Great Lakes Anesthesia, P.C. v. O'Bryan , 99 N.E.3d 260, 272 n.6 (Ind. Ct. App. 2018).

[9] Fraud may also be constructive, which requires proof of similar, but slightly different, elements:

1) a duty owing by the party to be charged to the complaining party due to their relationship; 2) violation of that duty by the making of deceptive material misrepresentations of past or existing facts or remaining silent when a duty to speak exists; 3) reliance thereon by the complaining party; 4) injury to the complaining party as a proximate result thereof; and 5) the gaining of an advantage by the party to be charged at the expense of the complaining party.

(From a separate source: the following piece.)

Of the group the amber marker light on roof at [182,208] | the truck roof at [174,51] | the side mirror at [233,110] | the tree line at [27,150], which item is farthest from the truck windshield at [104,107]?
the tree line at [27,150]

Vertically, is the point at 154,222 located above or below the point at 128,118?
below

Heyser v. Noble Roman's Inc. , 933 N.E.2d 16, 19-20 (Ind. Ct. App. 2010), reh'g denied , trans. denied . A claim for constructive fraud may arise between a buyer and a seller. Mullen v. Cogdell , 643 N.E.2d 390, 401 (Ind. Ct. App. 1994), reh'g denied , trans. denied . "The law recognizes that in a buyer-seller relationship one party may be in the unique possession of knowledge not possessed by the other and may thereby enjoy a position of superiority over the other. The relationship is therefore one which [sic] invokes a duty of good faith and fair dealing." Id. Consequently, both the buyer and the seller each owe "a duty to the other to engage in a course of conduct that represent[s] good faith and fair dealing." Id.

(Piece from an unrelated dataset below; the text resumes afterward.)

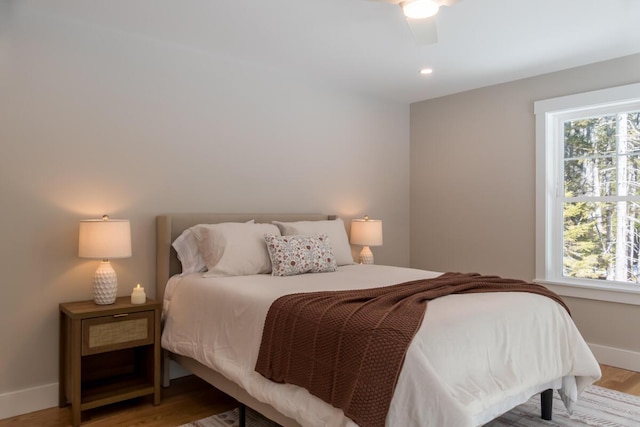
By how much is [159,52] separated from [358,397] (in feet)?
9.04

[10] In his affidavit in support of Symmergy's combined motion for summary judgment, Dr. Golden averred that

representatives from [Symmergy] fully disclosed to [Butler] that because she is a bodily injury patient, it is the normal and customary practice for [Symmergy] to submit bills only to her auto insurance carrier, with the understanding that [Symmergy] would receive payments in full under the medical payments/medpay provision of said policy. If payments in full were not received by [Symmergy], then [Butler] would be responsible for said payment per the aforementioned Doctor's Lien.